PM: Malaysia wants to learn Dutch flood management

NEW YORK: Malaysia wants to tap into the Netherlands‘ experience in flood management to see if it can be applied to flood mitigation in Malaysia, the prime minister has said.

Datuk Seri Ismail Sabri Yaakob said the Dutch have long been considered experts in this field and Malaysia could learn from the experience of the former.

He said it was among the issues he discussed with his Dutch counterpart Mark Rutte when they met on the sidelines of the UN General Assembly.

“We hope to get advice from them to minimize the effects of the floods,” he told Malaysian media.

Due to its low altitude – about two-thirds of its area is vulnerable to flooding – flood control is therefore crucial in the Netherlands.

Ismail Sabri said that Malaysia and the Netherlands had agreed to strengthen trade relations between the two countries, pointing out that the latter was the biggest importer of palm oil in Europe.

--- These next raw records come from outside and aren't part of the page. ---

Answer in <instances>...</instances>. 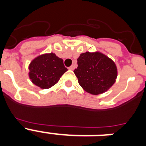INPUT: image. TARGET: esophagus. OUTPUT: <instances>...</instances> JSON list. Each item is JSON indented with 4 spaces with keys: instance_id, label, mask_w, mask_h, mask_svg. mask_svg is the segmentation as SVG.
Returning a JSON list of instances; mask_svg holds the SVG:
<instances>
[{
    "instance_id": "34e87169",
    "label": "esophagus",
    "mask_w": 146,
    "mask_h": 146,
    "mask_svg": "<svg viewBox=\"0 0 146 146\" xmlns=\"http://www.w3.org/2000/svg\"><path fill=\"white\" fill-rule=\"evenodd\" d=\"M74 69V65H72V66H71L70 67H69V69H70V70H73Z\"/></svg>"
}]
</instances>
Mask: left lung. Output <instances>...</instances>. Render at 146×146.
<instances>
[{
	"label": "left lung",
	"instance_id": "left-lung-1",
	"mask_svg": "<svg viewBox=\"0 0 146 146\" xmlns=\"http://www.w3.org/2000/svg\"><path fill=\"white\" fill-rule=\"evenodd\" d=\"M74 73L86 92L99 95L106 92L116 81L118 69L115 62L100 52H86L77 58Z\"/></svg>",
	"mask_w": 146,
	"mask_h": 146
}]
</instances>
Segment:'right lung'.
Instances as JSON below:
<instances>
[{
    "mask_svg": "<svg viewBox=\"0 0 146 146\" xmlns=\"http://www.w3.org/2000/svg\"><path fill=\"white\" fill-rule=\"evenodd\" d=\"M28 76L35 86L42 89L50 88L58 82L68 69L64 60L55 53H45L35 58L30 63Z\"/></svg>",
    "mask_w": 146,
    "mask_h": 146,
    "instance_id": "add662e5",
    "label": "right lung"
}]
</instances>
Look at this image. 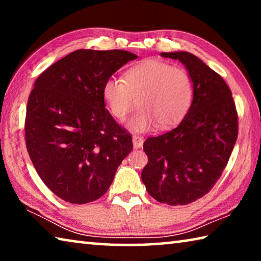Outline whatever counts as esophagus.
I'll return each instance as SVG.
<instances>
[{
	"mask_svg": "<svg viewBox=\"0 0 261 261\" xmlns=\"http://www.w3.org/2000/svg\"><path fill=\"white\" fill-rule=\"evenodd\" d=\"M132 143H134L135 148H140L144 144V138L141 136L134 135V136H132Z\"/></svg>",
	"mask_w": 261,
	"mask_h": 261,
	"instance_id": "esophagus-1",
	"label": "esophagus"
}]
</instances>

On the MH17 issue, the Prime Minister had informed Rutte that Malaysia’s next decision would be known after the trial in a Dutch court delivered its verdict in November.

He said Malaysia did not want to “take the leap” and publicize their next course ahead of the verdict.

“There have been attempts by some countries, including the Netherlands and Australia, to call on Malaysia to accuse Russia of its involvement in the case,” he said.

Verdicts in the Dutch trial in absentia of three Russians and a Ukrainian accused of involvement in the downing of MH17 are due on November 17, according to reports.

The trial began on March 9, 2020 and an international team of investigators and prosecutors named four suspects – Russians Igor Girkin, Sergey Dubinskiy and Oleg Pulatov as well as Ukrainian Leonid Kharchenko.

They are accused of murdering all those who died in the tragedy.

The MH17 was flying from Amsterdam to Kuala Lumpur when it was shot down by a missile fired from territory held by pro-Russian rebels during fighting with Ukrainian government troops, international investigators have said.

All 298 people on board were killed in the July 17, 2014 incident, two-thirds of whom were Dutch nationals.